● **Data provided**:
* * *

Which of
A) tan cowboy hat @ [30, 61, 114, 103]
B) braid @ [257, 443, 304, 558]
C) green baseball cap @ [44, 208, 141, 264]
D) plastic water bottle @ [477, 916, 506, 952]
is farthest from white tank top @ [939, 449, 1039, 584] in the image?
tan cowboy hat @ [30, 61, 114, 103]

* * *

● **Written request**: Retype each of the entries above line for line, leaving every word, symbol, and number as it appears.

● **Correct result**:
Which of
A) tan cowboy hat @ [30, 61, 114, 103]
B) braid @ [257, 443, 304, 558]
C) green baseball cap @ [44, 208, 141, 264]
D) plastic water bottle @ [477, 916, 506, 952]
is farthest from white tank top @ [939, 449, 1039, 584] in the image?
tan cowboy hat @ [30, 61, 114, 103]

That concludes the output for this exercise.